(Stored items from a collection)
##########
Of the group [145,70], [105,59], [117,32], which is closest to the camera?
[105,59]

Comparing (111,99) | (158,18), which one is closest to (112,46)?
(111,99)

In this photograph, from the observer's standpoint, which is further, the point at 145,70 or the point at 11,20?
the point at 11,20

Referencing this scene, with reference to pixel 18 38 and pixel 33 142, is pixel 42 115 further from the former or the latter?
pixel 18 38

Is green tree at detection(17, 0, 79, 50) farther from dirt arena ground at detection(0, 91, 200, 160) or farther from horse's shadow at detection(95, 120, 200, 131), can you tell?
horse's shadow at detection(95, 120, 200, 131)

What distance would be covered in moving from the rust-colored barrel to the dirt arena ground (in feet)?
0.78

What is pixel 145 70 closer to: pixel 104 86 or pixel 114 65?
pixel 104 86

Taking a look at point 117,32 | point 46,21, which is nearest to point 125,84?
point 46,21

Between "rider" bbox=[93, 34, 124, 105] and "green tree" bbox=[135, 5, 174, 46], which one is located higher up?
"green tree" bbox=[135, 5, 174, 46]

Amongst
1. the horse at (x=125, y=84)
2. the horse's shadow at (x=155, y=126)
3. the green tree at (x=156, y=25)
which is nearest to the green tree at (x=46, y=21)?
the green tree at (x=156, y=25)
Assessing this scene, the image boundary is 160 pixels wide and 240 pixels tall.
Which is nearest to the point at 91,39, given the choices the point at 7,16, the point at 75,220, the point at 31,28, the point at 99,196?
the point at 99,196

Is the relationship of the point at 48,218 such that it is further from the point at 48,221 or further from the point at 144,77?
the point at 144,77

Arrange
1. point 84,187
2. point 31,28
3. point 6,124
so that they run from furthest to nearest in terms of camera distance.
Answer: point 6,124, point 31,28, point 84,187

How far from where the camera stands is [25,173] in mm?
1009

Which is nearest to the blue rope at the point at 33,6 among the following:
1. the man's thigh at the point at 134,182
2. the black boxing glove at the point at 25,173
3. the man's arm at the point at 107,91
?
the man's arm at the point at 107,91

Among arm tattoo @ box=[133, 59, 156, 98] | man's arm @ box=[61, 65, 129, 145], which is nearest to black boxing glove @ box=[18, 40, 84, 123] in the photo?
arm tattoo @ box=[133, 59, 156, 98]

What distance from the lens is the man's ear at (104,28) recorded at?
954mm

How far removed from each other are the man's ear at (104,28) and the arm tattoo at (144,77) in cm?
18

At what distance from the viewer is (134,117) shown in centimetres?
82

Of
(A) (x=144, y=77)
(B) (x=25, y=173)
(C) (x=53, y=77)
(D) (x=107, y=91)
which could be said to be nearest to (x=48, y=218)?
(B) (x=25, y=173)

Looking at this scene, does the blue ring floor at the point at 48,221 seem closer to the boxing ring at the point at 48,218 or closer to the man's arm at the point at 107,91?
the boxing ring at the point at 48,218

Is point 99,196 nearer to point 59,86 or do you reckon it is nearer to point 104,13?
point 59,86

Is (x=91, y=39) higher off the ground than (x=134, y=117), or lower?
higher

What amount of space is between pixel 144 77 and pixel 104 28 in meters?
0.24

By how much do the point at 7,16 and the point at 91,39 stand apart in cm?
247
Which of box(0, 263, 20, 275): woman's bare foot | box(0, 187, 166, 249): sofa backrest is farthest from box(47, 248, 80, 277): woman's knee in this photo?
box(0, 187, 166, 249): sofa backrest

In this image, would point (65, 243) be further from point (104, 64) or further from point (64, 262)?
##########
● **Stated exercise**
Quote exactly the line containing "How far from" and every later line through the end of the listing, and no other lines.

● **Result of the task**
How far from where the camera stands is [25,173] in mm?
1009

Which is nearest to the blue rope at the point at 33,6 among the following:
1. the man's thigh at the point at 134,182
2. the black boxing glove at the point at 25,173
3. the man's arm at the point at 107,91
?
the man's arm at the point at 107,91

Among arm tattoo @ box=[133, 59, 156, 98] | man's arm @ box=[61, 65, 129, 145], which is nearest to black boxing glove @ box=[18, 40, 84, 123] in the photo?
arm tattoo @ box=[133, 59, 156, 98]

What distance from the lens is the man's ear at (104,28) recorded at?
954mm

How far removed from each other are the man's ear at (104,28) and the arm tattoo at (144,77) in cm?
18

At what distance from the viewer is (134,117) shown in centimetres?
82

Of
(A) (x=144, y=77)
(B) (x=25, y=173)
(C) (x=53, y=77)
(D) (x=107, y=91)
which could be said to be nearest to (x=48, y=218)?
(B) (x=25, y=173)

Looking at this scene, does the blue ring floor at the point at 48,221 seem closer to the boxing ring at the point at 48,218 or closer to the man's arm at the point at 107,91?
the boxing ring at the point at 48,218

Is point 99,196 nearer to point 59,86 or do you reckon it is nearer to point 104,13?
point 59,86

Is (x=91, y=39) higher off the ground than (x=134, y=117), or lower?
higher

What amount of space is between pixel 144 77 and pixel 104 28 in meters?
0.24

By how much do the point at 7,16 and the point at 91,39 stand apart in cm?
247
Which of box(0, 263, 20, 275): woman's bare foot | box(0, 187, 166, 249): sofa backrest is farthest from box(47, 248, 80, 277): woman's knee in this photo?
box(0, 187, 166, 249): sofa backrest

In this image, would point (65, 243) be further from point (104, 64) or further from point (64, 262)?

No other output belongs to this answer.